The Chandel Lab team, surprisingly, found a decrease in hippocampal amyloid-beta plaque deposition, and increased interactions between the microglia and amyloid-beta plaques in mice with mitochondrial complex III-deficient microglia. However, they did not see any acceleration in cognitive decline in the 5xFAD mice that had mitochondrial complex III-deficient microglia.

“This indicated that mitochondrial respiratory chain in microglia was not required for protective responses to amyloid-beta plaque deposition,” Chandel said.

They did discover, however, that microglial mitochondrial respiratory chain function is required for recovery following a demyelinating injury. The scientists induced demyelination in the mice with a chow containing cuprizone, a copper chelating agent that causes demyelination patterns with similar characteristics to multiple sclerosis. When the cuprizone was removed, microglia were critical for remyelinating axons in the central nervous system to restore normal nerve function.

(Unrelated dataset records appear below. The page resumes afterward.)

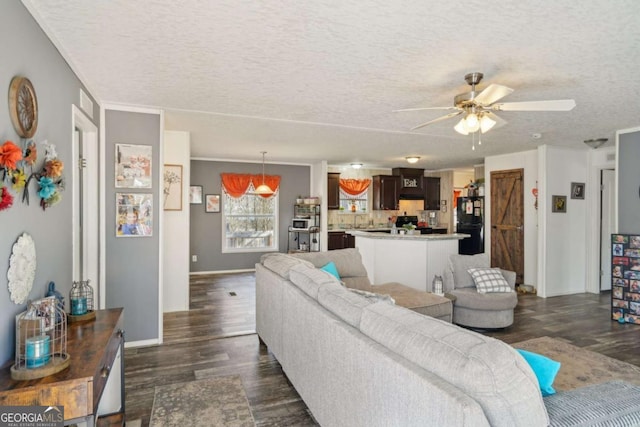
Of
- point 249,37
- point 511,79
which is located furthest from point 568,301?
point 249,37

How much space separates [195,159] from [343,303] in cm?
682

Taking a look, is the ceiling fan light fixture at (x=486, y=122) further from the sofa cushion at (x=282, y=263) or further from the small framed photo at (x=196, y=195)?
the small framed photo at (x=196, y=195)

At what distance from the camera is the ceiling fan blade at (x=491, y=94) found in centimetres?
255

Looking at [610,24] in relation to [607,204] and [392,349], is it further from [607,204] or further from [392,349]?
[607,204]

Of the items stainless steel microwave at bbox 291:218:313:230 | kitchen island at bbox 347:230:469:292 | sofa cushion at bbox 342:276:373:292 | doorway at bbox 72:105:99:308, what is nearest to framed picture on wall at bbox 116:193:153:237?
doorway at bbox 72:105:99:308

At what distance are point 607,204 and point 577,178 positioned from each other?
0.78 m

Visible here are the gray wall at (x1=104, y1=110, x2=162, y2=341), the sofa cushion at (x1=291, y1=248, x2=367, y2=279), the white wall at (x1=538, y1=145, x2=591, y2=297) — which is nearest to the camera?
the gray wall at (x1=104, y1=110, x2=162, y2=341)

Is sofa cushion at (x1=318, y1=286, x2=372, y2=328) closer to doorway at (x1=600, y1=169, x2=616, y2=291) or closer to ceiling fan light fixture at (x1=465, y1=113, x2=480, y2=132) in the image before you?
ceiling fan light fixture at (x1=465, y1=113, x2=480, y2=132)

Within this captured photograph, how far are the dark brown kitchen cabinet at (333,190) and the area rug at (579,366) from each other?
5.58 m

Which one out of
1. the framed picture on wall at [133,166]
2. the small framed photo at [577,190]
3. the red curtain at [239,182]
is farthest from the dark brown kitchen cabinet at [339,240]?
the framed picture on wall at [133,166]

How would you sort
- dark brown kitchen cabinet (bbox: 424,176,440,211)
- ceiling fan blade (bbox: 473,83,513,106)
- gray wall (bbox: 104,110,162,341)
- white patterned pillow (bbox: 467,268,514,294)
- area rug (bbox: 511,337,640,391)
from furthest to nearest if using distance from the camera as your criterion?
dark brown kitchen cabinet (bbox: 424,176,440,211)
white patterned pillow (bbox: 467,268,514,294)
gray wall (bbox: 104,110,162,341)
area rug (bbox: 511,337,640,391)
ceiling fan blade (bbox: 473,83,513,106)

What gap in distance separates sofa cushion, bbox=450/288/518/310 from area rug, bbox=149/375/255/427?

Joshua Stoolman, PhD, a research associate in the Chandel laboratory, was lead author of the study.

“That is massively impaired if you don’t have functional mitochondria in your microglia,” said Joshua Stoolman, PhD, a research associate in the Chandel laboratory and lead author of the study.

The findings suggest that microglial mitochondrial respiratory chain function is required for distinct microglial responses in the adult central nervous system, according to the authors.

Co-authors include Rogan Grant, PhD, a Schmidt Science Fellow at Northwestern; Samuel Weinberg, ‘19 MD, ‘19 PhD, assistant professor of Pathology in the Division of Experimental Pathology; Taylor Poor, MD, PhD, a clinical fellow in the Chandel laboratory; Karis D’Alessandro, a student in the Driskill Graduate Program in Life Sciences (DGP); Jerica Tan, a student in the Medical Scientist Training Program (MSTP); Karen Ridge, PhD, the Ernest S. Bazley Professor of Pulmonary Sciences; Paul Schumacker, PhD, professor of Pediatrics in the Division of Neonatology, of Cell and Developmental Biology and of Medicine in the Division of Pulmonary and Critical Care; and Scott Budinger, MD, chief of Pulmonary and Critical Care in the Department of Medicine and the Ernest S. Bazley Professor of Airway Diseases.

Chandel, Schumacker and Budinger are members of the Robert H. Lurie Comprehensive Cancer Center of Northwestern University.

This work was supported by the National Institutes of Health grants 2P01AG049665-06, 2T32AI083216-11 to and 5T32HL076139-18.